Trade Minister David Parkers says the 60-day countdown until New Zealand will start seeing the benefits of the Comprehensive and Progressive Trans-Pacific Partnership (CPTPP) is on.
The six-nation threshold to bring the deal into effect has been crossed, as Australia’s joined New Zealand, Canada, Japan, Mexico and Singapore in ratifying the trade agreement.
Parker expects Brunei, Chile, Malaysia, Peru and Vietnam to ratify over the coming weeks and months.
With the first round of tariff cuts coming into effect on December 30, Agriculture Minister Damien O’Connor says kiwifruit, beef and wine producers will benefit the most.
“The CPTPP will, for the first time, provide us with preferential access to the world’s third largest economy Japan, as well as fellow G20 members Canada and Mexico,” he says.
“It places our primary sectors on equal footing with exporters from other countries with lower tariffs in these markets.
“Kiwifruit growers in particular will be $26 million better off [a year] as tariffs disappear on produce to their biggest market, Japan.
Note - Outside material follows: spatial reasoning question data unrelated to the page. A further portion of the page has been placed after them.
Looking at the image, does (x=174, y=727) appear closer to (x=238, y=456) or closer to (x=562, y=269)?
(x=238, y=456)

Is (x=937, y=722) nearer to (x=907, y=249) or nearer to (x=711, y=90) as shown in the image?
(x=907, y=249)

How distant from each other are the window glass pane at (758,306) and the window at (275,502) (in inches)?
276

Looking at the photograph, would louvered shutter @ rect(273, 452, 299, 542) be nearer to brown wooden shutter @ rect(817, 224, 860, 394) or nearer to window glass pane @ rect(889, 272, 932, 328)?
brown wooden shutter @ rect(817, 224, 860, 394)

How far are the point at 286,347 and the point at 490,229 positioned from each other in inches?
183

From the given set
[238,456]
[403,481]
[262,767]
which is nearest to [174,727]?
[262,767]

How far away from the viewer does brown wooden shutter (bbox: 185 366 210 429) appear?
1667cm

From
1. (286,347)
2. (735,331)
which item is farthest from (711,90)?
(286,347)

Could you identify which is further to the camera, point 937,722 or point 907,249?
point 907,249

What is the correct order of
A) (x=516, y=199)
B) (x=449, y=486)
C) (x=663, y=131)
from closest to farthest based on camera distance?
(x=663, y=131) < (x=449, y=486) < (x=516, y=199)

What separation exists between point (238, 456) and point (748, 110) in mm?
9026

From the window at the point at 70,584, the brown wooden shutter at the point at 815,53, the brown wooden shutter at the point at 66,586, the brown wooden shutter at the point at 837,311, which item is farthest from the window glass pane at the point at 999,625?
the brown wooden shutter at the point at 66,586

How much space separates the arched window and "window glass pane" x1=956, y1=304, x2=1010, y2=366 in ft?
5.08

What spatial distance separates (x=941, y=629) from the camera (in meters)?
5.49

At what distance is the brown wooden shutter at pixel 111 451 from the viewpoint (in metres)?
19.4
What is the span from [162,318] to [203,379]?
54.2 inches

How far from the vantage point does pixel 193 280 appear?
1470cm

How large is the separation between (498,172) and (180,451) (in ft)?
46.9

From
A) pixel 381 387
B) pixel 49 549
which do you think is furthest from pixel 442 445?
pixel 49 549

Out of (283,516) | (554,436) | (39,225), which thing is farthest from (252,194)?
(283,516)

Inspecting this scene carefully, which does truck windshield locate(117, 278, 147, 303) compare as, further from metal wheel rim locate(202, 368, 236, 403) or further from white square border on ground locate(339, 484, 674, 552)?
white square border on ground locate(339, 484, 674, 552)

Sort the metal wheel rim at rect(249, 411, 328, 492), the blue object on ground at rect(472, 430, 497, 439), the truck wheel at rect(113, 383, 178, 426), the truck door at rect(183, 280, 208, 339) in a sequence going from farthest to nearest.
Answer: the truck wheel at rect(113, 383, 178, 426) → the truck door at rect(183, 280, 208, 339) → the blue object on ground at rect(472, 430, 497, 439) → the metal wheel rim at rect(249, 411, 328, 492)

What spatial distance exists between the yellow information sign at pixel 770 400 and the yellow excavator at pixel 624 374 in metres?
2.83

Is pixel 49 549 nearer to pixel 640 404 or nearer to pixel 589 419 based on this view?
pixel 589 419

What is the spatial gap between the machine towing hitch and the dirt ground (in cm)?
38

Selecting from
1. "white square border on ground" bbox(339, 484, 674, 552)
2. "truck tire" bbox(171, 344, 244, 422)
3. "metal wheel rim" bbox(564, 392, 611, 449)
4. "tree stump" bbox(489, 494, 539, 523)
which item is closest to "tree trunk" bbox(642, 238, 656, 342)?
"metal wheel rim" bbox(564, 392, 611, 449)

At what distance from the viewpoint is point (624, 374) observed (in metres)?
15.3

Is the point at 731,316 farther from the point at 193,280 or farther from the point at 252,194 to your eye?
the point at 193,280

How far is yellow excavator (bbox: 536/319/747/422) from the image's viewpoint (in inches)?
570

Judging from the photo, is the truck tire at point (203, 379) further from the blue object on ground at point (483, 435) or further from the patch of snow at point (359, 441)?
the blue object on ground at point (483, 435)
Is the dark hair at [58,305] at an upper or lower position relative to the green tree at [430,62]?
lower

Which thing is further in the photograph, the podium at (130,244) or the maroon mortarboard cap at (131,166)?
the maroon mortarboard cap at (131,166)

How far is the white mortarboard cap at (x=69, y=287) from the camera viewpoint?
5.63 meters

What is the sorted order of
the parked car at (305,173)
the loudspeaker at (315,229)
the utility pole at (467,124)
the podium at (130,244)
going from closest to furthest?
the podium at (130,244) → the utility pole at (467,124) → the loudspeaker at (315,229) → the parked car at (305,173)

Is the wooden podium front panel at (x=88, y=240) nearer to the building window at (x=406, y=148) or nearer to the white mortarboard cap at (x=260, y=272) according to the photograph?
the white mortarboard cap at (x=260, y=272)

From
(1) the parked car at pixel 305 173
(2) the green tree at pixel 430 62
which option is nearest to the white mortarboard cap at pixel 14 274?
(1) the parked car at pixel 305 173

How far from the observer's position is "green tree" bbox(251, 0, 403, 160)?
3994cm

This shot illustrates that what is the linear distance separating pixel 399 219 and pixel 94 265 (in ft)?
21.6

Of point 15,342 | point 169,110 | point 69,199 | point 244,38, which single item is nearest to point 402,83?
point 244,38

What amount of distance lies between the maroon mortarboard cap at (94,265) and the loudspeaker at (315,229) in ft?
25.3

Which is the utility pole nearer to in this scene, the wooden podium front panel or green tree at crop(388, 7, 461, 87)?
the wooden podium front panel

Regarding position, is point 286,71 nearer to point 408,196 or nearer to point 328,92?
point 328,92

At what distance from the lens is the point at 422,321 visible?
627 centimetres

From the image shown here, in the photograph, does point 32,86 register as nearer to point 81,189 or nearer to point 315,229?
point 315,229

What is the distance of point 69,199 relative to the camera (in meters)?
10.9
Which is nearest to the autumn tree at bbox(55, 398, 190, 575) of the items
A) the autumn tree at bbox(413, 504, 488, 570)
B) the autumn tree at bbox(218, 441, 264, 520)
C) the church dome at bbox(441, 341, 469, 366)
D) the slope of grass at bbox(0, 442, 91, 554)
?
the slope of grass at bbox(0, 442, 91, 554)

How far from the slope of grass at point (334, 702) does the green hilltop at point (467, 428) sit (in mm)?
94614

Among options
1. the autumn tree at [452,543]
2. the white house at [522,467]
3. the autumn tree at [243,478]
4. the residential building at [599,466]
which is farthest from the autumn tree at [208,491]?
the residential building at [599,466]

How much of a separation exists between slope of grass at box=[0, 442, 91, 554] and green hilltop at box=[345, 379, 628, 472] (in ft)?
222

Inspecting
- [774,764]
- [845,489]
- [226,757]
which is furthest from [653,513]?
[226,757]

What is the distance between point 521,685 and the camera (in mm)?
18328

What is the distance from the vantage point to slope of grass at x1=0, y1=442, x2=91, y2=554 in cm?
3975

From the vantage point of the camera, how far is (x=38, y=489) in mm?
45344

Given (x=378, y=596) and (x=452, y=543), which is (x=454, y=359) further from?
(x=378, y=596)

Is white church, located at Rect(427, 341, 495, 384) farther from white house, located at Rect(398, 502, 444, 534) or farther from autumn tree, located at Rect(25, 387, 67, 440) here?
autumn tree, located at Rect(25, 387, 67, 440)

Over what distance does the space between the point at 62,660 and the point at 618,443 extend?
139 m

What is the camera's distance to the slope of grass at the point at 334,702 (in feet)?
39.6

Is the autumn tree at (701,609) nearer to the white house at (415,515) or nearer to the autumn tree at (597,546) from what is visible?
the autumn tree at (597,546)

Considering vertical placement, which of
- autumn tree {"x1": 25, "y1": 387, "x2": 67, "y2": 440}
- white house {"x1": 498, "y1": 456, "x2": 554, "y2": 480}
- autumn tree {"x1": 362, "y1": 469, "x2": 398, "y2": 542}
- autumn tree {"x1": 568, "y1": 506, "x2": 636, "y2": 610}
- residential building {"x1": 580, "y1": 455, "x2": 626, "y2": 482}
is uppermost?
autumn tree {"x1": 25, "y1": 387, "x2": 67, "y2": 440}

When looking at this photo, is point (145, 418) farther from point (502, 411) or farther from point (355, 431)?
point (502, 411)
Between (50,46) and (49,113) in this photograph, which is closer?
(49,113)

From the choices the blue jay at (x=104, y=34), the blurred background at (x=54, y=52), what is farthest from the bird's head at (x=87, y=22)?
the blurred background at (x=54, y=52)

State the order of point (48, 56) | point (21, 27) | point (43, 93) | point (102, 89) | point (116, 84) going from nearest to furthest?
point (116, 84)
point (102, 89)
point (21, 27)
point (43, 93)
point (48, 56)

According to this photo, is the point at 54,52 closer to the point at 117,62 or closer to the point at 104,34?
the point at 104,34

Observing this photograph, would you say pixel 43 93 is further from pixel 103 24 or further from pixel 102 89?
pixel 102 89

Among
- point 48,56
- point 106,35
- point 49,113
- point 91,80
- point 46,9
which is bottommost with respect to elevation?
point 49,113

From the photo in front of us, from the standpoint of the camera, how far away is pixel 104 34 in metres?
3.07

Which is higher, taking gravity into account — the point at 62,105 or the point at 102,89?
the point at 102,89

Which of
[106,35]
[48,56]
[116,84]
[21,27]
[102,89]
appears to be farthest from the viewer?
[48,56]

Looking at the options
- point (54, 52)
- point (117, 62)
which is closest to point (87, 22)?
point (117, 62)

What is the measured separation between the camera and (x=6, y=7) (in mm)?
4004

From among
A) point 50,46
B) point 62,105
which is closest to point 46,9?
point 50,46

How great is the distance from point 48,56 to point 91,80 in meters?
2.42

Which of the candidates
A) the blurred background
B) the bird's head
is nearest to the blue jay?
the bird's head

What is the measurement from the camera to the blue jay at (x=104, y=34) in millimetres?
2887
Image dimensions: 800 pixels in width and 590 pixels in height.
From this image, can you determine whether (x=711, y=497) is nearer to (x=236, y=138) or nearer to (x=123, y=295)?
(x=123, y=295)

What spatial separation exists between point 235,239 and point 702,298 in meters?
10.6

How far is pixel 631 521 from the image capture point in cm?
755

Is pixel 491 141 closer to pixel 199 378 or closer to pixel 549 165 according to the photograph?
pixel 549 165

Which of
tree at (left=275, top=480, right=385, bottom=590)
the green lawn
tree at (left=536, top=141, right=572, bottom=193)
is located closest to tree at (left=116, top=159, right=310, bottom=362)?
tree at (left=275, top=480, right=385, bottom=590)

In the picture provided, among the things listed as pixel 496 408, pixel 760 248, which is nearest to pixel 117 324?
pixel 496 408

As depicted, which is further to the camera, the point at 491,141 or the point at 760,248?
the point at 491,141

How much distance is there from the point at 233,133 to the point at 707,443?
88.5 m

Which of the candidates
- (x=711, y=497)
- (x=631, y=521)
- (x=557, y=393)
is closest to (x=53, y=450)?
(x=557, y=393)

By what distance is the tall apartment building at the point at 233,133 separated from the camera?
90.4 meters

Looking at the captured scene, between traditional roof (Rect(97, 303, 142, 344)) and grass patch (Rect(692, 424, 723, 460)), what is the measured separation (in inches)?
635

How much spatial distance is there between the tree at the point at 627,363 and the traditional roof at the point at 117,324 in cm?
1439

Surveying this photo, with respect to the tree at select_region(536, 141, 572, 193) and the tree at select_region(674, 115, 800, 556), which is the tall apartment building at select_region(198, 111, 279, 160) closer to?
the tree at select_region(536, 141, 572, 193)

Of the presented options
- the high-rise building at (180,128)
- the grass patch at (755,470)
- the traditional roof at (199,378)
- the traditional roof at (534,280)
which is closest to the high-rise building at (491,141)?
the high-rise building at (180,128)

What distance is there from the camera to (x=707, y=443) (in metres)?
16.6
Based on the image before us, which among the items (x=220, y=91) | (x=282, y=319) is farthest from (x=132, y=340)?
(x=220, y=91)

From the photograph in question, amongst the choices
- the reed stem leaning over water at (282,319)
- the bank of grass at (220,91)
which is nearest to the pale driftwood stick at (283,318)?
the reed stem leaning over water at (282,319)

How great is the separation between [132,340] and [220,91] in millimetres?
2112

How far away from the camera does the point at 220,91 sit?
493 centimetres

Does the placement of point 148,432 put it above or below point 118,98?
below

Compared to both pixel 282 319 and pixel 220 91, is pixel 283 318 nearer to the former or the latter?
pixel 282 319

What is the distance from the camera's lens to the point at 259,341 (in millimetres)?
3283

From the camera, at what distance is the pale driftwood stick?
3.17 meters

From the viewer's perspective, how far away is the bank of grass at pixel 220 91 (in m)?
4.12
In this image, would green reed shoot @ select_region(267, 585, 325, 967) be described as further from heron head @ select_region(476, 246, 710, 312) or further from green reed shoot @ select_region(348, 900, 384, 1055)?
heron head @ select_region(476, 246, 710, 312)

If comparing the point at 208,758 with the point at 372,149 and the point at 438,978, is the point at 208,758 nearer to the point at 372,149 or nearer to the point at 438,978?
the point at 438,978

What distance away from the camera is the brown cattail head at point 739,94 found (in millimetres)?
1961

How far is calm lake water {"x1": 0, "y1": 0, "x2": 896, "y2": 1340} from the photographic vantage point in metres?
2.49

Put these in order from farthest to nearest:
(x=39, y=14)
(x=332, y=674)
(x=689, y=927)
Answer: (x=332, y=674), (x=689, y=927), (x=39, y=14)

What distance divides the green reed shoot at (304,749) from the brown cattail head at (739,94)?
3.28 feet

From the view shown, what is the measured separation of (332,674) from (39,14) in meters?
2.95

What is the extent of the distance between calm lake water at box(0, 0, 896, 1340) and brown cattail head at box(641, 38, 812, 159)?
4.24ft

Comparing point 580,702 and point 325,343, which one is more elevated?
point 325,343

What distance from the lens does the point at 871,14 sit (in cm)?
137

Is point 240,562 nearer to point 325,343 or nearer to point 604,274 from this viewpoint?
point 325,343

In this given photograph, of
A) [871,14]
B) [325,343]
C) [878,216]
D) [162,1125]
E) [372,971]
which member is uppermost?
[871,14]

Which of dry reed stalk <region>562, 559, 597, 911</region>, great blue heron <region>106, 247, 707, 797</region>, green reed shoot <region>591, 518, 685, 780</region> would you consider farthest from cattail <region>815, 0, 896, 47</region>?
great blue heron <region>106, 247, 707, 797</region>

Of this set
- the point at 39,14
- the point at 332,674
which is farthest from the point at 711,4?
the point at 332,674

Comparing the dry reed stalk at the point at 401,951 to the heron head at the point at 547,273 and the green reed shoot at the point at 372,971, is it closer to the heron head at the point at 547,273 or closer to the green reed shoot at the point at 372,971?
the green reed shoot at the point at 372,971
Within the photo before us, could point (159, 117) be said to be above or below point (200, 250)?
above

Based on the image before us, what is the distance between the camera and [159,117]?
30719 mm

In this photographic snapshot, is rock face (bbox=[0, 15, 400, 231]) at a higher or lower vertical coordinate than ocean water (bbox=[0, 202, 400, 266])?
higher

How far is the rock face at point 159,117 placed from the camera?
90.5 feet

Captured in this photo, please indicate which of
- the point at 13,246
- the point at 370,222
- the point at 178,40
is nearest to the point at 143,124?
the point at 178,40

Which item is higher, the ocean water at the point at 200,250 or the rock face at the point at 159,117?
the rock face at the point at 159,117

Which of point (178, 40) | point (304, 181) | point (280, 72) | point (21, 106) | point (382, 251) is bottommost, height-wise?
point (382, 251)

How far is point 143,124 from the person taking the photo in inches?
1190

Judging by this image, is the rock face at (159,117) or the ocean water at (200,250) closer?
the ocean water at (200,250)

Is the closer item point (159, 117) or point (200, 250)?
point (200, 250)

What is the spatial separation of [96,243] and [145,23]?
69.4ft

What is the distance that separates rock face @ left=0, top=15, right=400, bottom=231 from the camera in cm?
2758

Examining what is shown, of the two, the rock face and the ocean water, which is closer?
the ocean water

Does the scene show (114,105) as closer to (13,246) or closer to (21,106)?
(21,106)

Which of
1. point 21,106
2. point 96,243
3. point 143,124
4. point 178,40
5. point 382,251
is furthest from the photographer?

This will level the playing field with Chile, which has duty free access.
“The CPTPP will also immediately remove Australian beef exporters’ current tariff advantage over New Zealand in the Japanese market. This has been costing our red meat sector millions in potential revenue.
“New Zealand small and medium agribusinesses will also be better off.
“Our wine producers will gain immediate duty-free access to Canada, our fourth largest wine market; the removal of the buttercup squash tariff into Japan is expected to save a total of $1.5 million a year; with a further $19,500 a year in tariff savings for each of the 90 commercial growers of onions exporting to Japan.
“CPTPP will also provide improved access into Mexico, including eliminating tariffs for mussels and cherries and phasing out tariffs on beef, apples and wine.
“Exporters now have the opportunity to diversify the range of products they supply and focus on producing higher-value products that see our farmers and growers get more from what they do now.”
The CPTPP has the potential to deliver an estimated $222 million of tariff savings a year to New Zealand once fully in force, and increase New Zealand’s real GDP by between 0.3% ($1.2 billion) and 1% ($4 billion).
Collectively the 11 countries in the deal accounted for 13.3% of world GDP, worth US$10.6 trillion, in 2017.
Parker also notes New Zealand and Australia have signed a reciprocal side letter alongside CPTPP which excludes the use of investor state dispute settlement (ISDS) between the two countries. New Zealand also has reciprocal side letters on ISDS with Peru, Malaysia, Vietnam and Brunei.
Over 80% of investment in New Zealand from within the CPTPP grouping is not covered by compulsory ISDS provisions.